▸ The problem:
Each line from the one that contains "United States, site archbold_FL-41." to the end of the entries must be copied word for word, and only those lines.

▸ Data for review:

☆ ☆ ☆ ☆ ☆

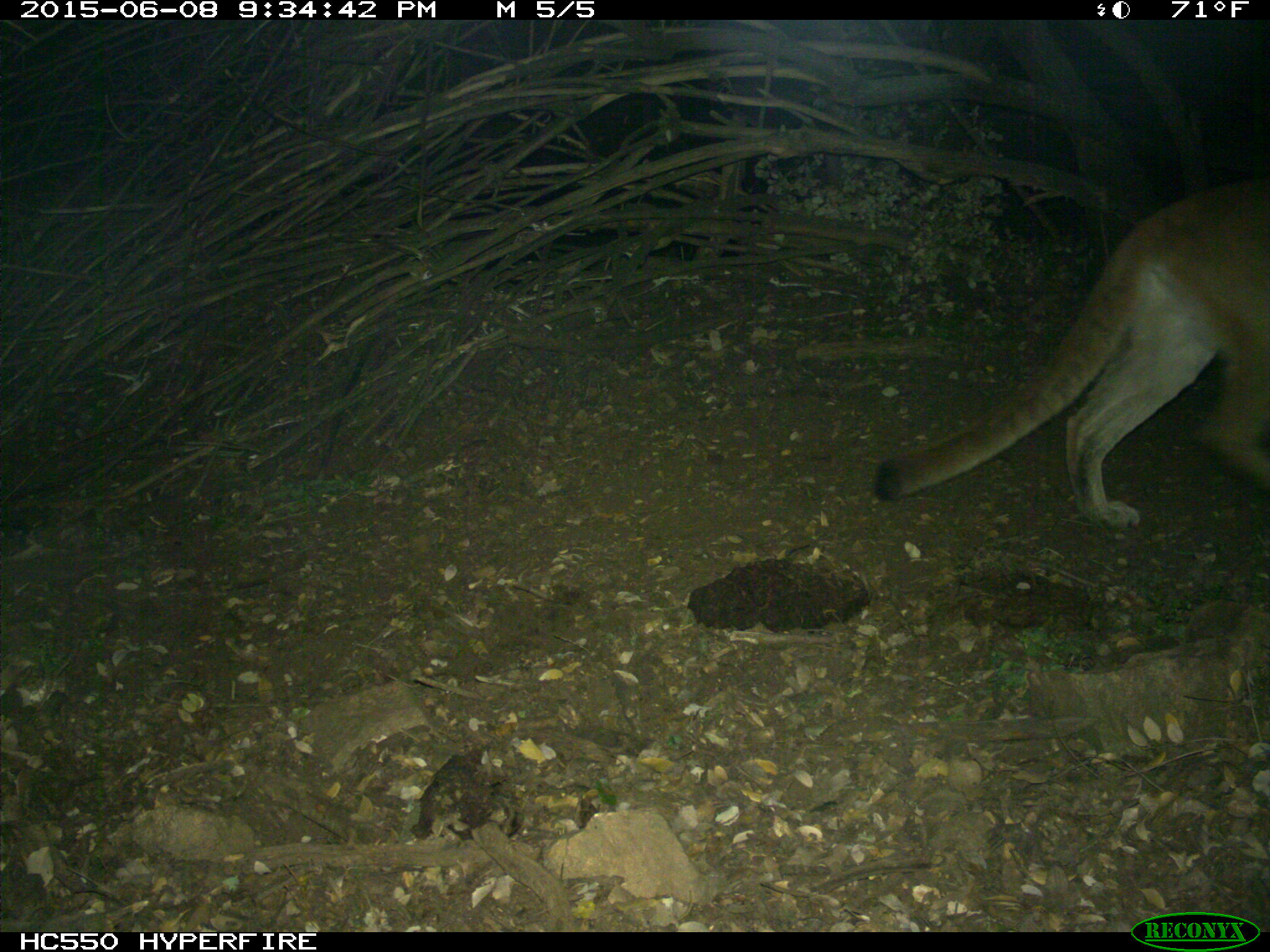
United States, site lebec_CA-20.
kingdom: Animalia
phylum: Chordata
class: Mammalia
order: Carnivora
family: Felidae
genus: Puma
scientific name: Puma concolor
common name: mountain lion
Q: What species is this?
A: Puma concolor (mountain lion).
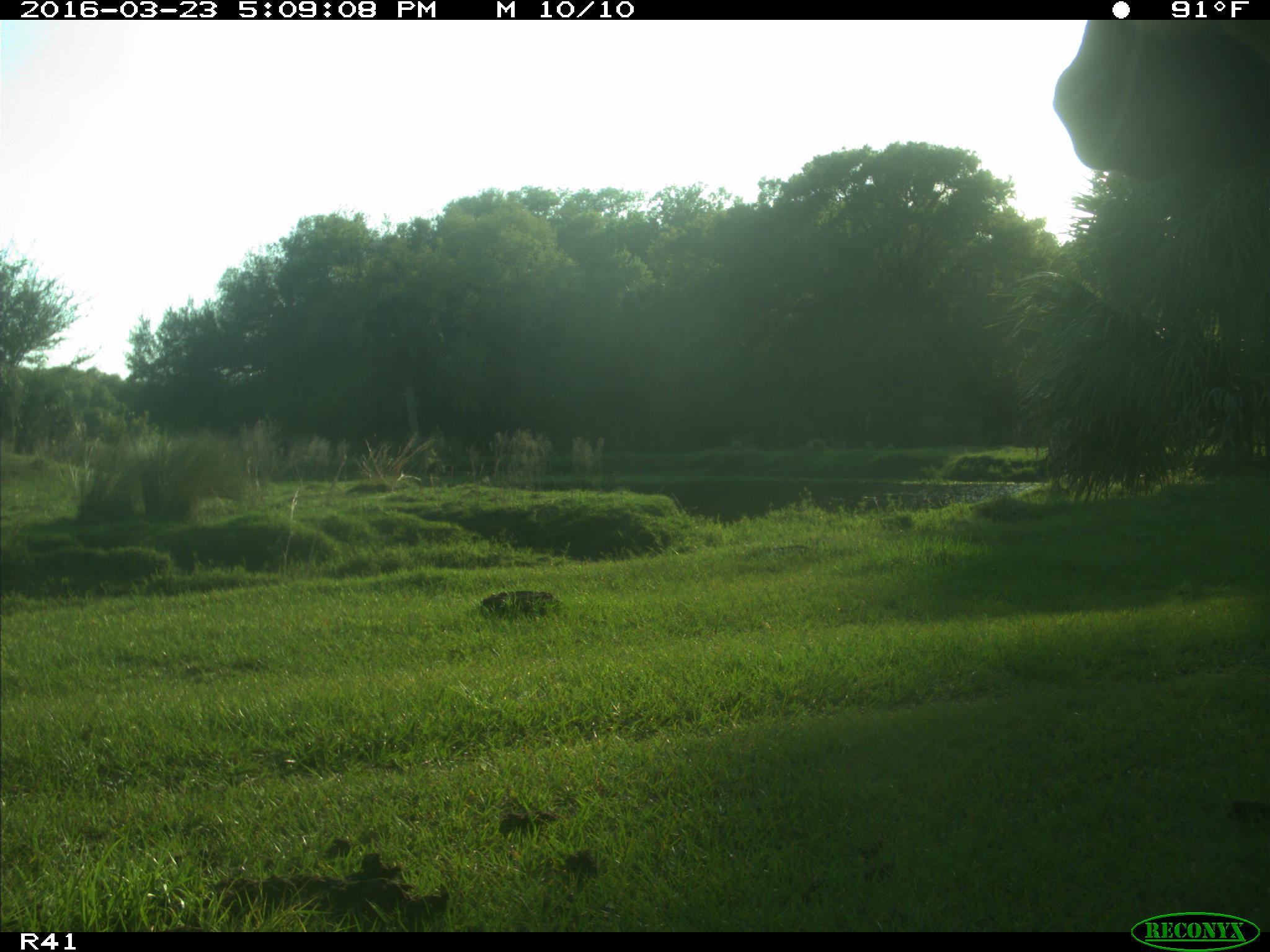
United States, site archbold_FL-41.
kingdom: Animalia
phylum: Chordata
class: Mammalia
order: Artiodactyla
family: Bovidae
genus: Bos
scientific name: Bos taurus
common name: domestic cow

☆ ☆ ☆ ☆ ☆

▸ Written solution:
United States, site archbold_FL-41.
kingdom: Animalia
phylum: Chordata
class: Mammalia
order: Artiodactyla
family: Bovidae
genus: Bos
scientific name: Bos taurus
common name: domestic cow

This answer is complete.